A l'issue de notre voyage, le ministre des affaires étrangères, Kamal Karazi, a donné une
conférence de presse où il a repris, au nom de l'Iran, les conclusions de nos entretiens. »
Il ne me semble pas que le Réseau Voltaire ait mandaté qui que ce soit pour affirmer de telles
choses, ni servir de transmetteur de qui que ce soit, dans ce cadre-là ou un autre.
Je ne conçois pas mon travail d’administratrice de quelque structure que ce soit pour « dresser
un bilan de ces opérations », décidées sans aucune concertation du Conseil d’administration,
moins encore pour approuver des faits accomplis.
Comme précisé dans le courrier du 12, j’attends, effectivement, qu’on « [rende] compte de
manière plus approfondie » des conditions de fonctionnement du Réseau Voltaire.
EXTRAIT DE MA RÉPONSE AU RAR ENVOYÉ PAR THIERRY MEYSSAN(24/9/2002)
En revanche, je note que certains points soulevés n’ont pas reçu de réponse.
Je ne m’appesantirai que sur un seul : Jean-Claude Ramos, bien qu’ayant pris la parole
relativement longtemps lors de ce CA [celui du 21 septembre précédent], n’a donné aucune
explication sur les mots employés par lui au CA précédent, mots qui m’avaient choquée, et sur
lesquels je me basais dans mon courrier [ci-dessus]. Mots qui évoquent de fâcheux précédents
(rappelons-nous « l’affaire Brière », qui avait employé la même expression - dans un texte à
diffusion restreinte - ce qui lui a valu son exclusion des Verts).
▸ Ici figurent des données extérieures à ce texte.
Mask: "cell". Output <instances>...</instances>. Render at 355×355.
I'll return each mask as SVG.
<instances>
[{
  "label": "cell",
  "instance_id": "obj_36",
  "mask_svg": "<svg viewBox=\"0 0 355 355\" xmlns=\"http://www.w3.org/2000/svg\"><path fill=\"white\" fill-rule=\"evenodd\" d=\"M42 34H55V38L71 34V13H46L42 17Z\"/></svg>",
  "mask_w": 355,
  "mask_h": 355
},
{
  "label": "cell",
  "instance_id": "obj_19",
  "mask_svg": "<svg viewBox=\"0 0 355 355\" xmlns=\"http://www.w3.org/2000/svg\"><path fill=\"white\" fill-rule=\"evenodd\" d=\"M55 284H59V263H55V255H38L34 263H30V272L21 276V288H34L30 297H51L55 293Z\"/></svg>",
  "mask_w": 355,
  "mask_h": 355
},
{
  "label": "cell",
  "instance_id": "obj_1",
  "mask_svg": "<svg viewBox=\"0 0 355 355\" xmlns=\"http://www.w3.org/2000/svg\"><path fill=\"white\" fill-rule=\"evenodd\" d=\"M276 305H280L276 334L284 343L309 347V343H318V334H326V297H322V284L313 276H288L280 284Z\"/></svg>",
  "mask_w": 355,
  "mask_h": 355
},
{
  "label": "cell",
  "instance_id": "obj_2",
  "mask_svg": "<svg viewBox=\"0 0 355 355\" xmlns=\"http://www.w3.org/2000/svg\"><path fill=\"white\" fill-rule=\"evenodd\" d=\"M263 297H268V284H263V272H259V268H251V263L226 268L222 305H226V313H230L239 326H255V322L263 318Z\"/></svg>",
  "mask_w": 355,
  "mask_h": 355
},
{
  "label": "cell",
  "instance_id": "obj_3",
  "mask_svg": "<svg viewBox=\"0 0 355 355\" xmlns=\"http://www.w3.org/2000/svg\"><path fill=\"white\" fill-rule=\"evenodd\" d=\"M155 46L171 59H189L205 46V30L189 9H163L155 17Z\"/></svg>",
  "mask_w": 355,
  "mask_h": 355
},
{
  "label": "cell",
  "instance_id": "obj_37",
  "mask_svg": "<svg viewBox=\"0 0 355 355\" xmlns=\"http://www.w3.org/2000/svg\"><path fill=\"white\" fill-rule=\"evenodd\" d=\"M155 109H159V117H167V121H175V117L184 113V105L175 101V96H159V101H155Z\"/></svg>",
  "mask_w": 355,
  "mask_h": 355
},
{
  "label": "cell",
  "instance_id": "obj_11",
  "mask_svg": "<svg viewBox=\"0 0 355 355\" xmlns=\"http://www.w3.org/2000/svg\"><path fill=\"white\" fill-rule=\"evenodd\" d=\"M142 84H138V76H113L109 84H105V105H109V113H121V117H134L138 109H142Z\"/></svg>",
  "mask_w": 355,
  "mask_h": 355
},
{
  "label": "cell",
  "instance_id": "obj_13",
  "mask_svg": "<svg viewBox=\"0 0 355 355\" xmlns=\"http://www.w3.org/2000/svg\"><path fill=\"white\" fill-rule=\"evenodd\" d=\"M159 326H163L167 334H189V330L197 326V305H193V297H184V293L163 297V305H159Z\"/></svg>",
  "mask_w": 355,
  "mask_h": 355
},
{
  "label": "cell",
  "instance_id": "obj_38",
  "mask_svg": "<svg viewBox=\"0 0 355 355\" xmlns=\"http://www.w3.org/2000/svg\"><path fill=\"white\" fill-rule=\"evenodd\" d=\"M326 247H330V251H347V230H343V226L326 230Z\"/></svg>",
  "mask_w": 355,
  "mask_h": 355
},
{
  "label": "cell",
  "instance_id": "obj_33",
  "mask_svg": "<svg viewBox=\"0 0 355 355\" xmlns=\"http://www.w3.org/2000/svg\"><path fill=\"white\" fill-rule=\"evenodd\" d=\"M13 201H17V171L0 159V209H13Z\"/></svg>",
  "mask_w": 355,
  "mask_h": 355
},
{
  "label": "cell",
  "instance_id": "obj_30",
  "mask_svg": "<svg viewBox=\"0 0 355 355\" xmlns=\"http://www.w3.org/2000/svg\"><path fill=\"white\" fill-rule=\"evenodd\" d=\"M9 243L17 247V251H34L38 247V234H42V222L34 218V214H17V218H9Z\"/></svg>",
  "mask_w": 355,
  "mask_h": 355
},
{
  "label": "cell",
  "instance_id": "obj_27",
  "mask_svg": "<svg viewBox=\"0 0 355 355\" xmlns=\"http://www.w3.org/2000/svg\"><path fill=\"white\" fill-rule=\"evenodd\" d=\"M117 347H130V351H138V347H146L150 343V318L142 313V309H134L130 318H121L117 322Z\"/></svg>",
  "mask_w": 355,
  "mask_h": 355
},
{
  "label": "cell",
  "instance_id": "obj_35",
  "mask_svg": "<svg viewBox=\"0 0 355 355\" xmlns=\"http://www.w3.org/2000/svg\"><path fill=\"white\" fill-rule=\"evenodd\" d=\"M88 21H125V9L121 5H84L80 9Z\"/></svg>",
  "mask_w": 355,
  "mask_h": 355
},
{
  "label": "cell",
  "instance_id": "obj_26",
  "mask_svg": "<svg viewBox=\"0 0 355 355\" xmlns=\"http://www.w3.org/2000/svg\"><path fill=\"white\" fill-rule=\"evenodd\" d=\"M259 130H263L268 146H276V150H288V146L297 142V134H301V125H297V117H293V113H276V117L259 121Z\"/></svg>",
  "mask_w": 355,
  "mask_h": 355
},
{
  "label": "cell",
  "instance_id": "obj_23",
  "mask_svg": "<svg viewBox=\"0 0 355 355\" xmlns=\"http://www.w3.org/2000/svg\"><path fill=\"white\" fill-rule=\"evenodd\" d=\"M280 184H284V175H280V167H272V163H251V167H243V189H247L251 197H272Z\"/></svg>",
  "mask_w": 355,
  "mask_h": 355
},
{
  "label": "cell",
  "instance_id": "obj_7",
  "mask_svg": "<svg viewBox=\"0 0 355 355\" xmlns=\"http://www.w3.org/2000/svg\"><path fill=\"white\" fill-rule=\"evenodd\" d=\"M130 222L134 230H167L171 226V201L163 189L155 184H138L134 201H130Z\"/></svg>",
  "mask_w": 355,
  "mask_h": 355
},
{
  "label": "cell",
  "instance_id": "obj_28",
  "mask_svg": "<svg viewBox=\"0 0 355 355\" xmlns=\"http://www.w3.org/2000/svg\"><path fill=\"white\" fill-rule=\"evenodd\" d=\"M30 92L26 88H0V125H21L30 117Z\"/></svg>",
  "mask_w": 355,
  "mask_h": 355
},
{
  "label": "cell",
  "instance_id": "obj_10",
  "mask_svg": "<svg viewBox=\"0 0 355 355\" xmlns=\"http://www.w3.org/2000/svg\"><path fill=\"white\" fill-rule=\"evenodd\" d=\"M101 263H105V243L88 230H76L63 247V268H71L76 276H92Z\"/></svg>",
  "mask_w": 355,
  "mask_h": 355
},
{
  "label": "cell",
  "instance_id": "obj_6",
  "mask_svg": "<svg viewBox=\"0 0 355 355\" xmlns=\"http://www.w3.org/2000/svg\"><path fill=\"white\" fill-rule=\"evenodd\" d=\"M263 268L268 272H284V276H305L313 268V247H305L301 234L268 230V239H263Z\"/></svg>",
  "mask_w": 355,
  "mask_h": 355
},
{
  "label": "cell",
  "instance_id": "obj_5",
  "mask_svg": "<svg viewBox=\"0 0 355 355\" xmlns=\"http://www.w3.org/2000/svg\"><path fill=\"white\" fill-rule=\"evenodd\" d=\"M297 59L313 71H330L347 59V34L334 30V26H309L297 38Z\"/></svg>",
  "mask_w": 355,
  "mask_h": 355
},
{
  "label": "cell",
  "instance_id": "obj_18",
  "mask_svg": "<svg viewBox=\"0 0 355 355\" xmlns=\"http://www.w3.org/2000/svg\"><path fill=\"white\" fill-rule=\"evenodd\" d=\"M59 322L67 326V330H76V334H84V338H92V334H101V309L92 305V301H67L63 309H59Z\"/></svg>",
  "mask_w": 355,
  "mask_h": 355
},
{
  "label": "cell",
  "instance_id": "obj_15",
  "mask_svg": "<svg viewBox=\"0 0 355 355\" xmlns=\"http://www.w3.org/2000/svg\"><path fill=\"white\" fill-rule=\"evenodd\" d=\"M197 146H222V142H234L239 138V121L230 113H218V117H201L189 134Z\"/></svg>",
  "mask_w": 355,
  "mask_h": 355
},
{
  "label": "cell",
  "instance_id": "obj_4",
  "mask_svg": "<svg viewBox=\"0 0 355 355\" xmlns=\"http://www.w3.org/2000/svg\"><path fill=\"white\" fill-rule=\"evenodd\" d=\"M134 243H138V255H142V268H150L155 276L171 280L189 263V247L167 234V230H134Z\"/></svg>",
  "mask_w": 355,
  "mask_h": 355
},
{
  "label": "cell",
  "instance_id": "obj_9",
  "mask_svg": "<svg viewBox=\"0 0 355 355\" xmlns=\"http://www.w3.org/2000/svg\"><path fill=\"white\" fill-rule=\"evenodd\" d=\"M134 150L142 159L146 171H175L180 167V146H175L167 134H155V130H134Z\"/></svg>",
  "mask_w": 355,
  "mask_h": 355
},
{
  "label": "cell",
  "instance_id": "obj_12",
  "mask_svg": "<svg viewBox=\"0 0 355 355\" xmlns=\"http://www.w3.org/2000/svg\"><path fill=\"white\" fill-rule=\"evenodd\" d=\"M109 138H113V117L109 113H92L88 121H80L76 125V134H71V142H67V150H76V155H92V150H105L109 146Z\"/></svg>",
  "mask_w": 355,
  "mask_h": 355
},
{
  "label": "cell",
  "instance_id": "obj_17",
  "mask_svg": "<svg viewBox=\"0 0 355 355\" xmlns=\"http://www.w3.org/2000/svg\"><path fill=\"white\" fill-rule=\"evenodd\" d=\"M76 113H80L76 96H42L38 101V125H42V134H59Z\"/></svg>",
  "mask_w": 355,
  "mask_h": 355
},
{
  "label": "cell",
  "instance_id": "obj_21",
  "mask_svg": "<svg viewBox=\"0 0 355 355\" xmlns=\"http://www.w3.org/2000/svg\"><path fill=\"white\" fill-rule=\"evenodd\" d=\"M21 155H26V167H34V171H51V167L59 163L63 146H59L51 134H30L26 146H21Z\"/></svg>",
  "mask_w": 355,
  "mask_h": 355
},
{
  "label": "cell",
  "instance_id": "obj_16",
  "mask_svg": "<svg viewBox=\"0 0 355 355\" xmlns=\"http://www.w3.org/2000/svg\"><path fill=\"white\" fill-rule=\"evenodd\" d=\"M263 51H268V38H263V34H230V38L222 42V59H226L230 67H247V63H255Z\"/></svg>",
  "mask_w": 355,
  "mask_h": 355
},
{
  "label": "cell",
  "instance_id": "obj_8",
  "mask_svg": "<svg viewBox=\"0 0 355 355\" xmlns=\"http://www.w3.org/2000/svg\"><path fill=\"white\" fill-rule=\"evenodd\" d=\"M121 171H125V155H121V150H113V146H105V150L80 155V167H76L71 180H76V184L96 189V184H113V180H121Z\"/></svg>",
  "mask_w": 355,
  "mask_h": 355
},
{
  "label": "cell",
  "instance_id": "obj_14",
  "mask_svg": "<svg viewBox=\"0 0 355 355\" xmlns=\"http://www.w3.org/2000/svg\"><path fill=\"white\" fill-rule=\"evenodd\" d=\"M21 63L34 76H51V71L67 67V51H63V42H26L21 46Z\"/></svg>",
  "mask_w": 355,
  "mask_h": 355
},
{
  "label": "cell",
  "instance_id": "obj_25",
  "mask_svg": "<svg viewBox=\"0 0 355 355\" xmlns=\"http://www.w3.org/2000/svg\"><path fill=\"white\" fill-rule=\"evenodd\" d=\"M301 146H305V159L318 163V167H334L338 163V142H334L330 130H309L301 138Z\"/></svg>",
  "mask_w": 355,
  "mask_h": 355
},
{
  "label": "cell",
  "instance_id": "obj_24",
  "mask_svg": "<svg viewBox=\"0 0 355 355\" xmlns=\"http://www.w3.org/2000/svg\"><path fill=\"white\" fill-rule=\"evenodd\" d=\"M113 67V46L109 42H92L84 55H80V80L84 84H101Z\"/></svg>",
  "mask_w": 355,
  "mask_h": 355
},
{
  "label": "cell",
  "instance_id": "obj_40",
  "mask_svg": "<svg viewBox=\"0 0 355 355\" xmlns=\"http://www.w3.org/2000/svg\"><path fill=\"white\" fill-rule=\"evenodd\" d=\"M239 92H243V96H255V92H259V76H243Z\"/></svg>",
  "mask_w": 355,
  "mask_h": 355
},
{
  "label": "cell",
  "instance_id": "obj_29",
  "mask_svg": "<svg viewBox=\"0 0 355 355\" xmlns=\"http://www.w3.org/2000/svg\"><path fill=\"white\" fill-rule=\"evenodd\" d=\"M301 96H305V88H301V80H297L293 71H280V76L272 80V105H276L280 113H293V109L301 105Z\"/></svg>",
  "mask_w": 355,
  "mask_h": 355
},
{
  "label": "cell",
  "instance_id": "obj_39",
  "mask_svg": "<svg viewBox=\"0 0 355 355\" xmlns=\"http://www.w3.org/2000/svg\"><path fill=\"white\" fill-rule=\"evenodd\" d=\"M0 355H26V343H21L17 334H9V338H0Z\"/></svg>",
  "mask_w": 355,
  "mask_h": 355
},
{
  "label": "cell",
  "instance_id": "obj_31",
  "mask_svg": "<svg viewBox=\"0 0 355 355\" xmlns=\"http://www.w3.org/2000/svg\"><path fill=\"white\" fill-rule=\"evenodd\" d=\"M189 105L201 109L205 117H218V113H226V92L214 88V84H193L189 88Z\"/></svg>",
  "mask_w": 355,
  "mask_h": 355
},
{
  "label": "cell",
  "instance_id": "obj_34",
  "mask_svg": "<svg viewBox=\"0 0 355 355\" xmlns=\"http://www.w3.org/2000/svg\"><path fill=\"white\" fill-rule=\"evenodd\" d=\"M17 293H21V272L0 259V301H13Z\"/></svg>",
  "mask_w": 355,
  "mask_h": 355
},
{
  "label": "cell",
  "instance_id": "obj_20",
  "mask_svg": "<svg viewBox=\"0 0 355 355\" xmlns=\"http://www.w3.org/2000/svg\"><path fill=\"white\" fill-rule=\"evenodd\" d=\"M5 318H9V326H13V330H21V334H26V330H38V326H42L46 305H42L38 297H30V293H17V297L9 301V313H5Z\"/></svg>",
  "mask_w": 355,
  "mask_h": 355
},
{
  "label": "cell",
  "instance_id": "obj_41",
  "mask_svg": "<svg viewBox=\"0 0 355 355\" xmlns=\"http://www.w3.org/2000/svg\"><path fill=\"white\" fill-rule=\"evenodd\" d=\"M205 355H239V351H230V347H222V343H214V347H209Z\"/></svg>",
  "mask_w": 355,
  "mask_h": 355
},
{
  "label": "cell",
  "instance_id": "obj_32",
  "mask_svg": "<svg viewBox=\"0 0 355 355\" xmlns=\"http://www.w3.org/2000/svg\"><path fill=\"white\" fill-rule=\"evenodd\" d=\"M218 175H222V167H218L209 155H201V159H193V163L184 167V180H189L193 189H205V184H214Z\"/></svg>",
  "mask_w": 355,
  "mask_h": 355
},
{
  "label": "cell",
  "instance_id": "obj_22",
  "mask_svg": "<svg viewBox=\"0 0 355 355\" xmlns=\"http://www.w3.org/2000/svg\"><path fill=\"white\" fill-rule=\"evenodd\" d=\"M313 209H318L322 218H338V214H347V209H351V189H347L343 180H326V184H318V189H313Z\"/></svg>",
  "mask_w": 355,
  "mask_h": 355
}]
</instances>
Jean-Claude Ramos a bien déclaré que la vindicte médiatique qui eut lieu en France contre
L’effroyable imposture est due au « lobby juif de la presse ».
J’ai été effarée d’entendre ces mots dans la bouche d’un membre du Réseau Voltaire, un
administrateur du Réseau Voltaire, le Secrétaire général du Réseau Voltaire.
Ce sont de tels termes, et tout ce qu’ils cachent
7
, que le Réseau Voltaire n’a jamais cessé de
dénoncer et combat avec la plus farouche énergie.
Suite à ces paroles de Jean-Claude Ramos, le trésorier Michel Sitbon est sorti de ses gonds
pendant de nombreuses et longues minutes et nulle personne présente à ce CA ne peut
l’oublier. Il n’y a eu, ni alors, ni depuis, d’éclaircissements ni de précisions de la part de Jean-
Claude Ramos.
Cela a choqué d’autres personnes du CA qui ne sont pas obligatoirement intervenues dans ces
circonstances.
7
Il n’est qu’à faire une recherche Internet pour voir quel genre de groupe et de personnes l’emploient.